Public engagement begint in de collegebanken
Aan onze universiteit wordt al een paar jaar ingezet op public engagement: het betrekken van een breder publiek bij de wetenschap. Ik vind dat een bijzonder interessante en nuttige ontwikkeling.
Maatschappelijke betrokkenheid wordt wel eens verward met mediaoptredens en ijdeltuiterij: wie staat er op zaterdag in de NRC en wie mag er bij Matthijs aan tafel? Dat is een misverstand. Het begint bij een oprechte interesse in de samenleving en een visie op de rol die de universiteit daarin vervult. Om te kunnen populariseren, moeten we ons allereerst heel goed realiseren wie we zelf zijn. Waarmee onderscheiden wij ons van, zeg, een commercieel onderzoeksbureau of een semiwetenschappelijke instelling? Waartoe zijn wij, wetenschappers, op aard?

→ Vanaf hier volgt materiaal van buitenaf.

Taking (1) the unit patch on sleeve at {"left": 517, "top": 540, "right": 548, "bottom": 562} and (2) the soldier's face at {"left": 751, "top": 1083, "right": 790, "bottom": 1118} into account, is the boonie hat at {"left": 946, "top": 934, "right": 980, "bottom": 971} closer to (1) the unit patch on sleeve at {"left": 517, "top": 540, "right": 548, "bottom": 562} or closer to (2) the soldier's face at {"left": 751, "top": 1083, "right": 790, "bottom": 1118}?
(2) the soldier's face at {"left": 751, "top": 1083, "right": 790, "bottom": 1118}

Mijn antwoord: universiteiten produceren fundamentele kennis over hoe de wereld in elkaar zit en dragen die kennis over aan een breed publiek. We zijn er om onafhankelijk te denken, om vragen te stellen, om onderzoek te doen wat meer tijd vergt en niet altijd een directe payoff heeft. In commercieel onderzoek wordt juist vaak gevraagd om kortlopende projecten met snel resultaat. We moeten ons niet laten verleiden om dat werk te doen. Consultancybureaus zijn er al genoeg.
Als wij onze rol in de maatschappij willen opeisen, is het niet genoeg om zelf te weten wie we zijn. Ook de buitenwereld moet onze rol begrijpen en aanvaarden. Daarvoor is het nodig dat we goed leren communiceren met de buitenwereld.
Onlangs realiseerde ik me dat public engagement al begint in ons onderwijs. Wij moeten het gesprek over de rol van de universiteit in de maatschappij ook met onze studenten voeren.
Bij psychologie leren we onze studenten vooral hoe ze systematisch onderzoek kunnen doen: eerst deze stap, dan die. Er gelden strenge, nogal zwart-witte regels voor het trekken van objectieve conclusies uit onderzoeksgegevens. Het is natuurlijk belangrijk, noodzakelijk zelfs, om onze studenten dat te leren. Maar niet als enige. Ik krijg soms de indruk dat die regeltjes onze studenten angstig en fout vermijdend maken: “Wat moet ik precies doen?”; “Mag ik dit wel zeggen?”
We zouden onze studenten óók moeten uitnodigen hun persoonlijke visie te ontwikkelen en de verbinding met de samenleving te vinden. Ook zij moeten de balans vinden tussen hun persoonlijke visie en de strenge academische logica. Dat is ongelofelijk complex en natuurlijk gaan ze daarbij fouten maken. Maar daar leren ze veel van. Uiteindelijk leidt het tot meer zelfvertrouwen.
Wij, academici, leren steeds beter te communiceren met de buitenwereld, en daar moeten we onze studenten in meenemen. Zo bouwen we aan een nieuwe generatie studenten die de maatschappij en de toekomst strijdbaar en met vertrouwen tegemoet gaat.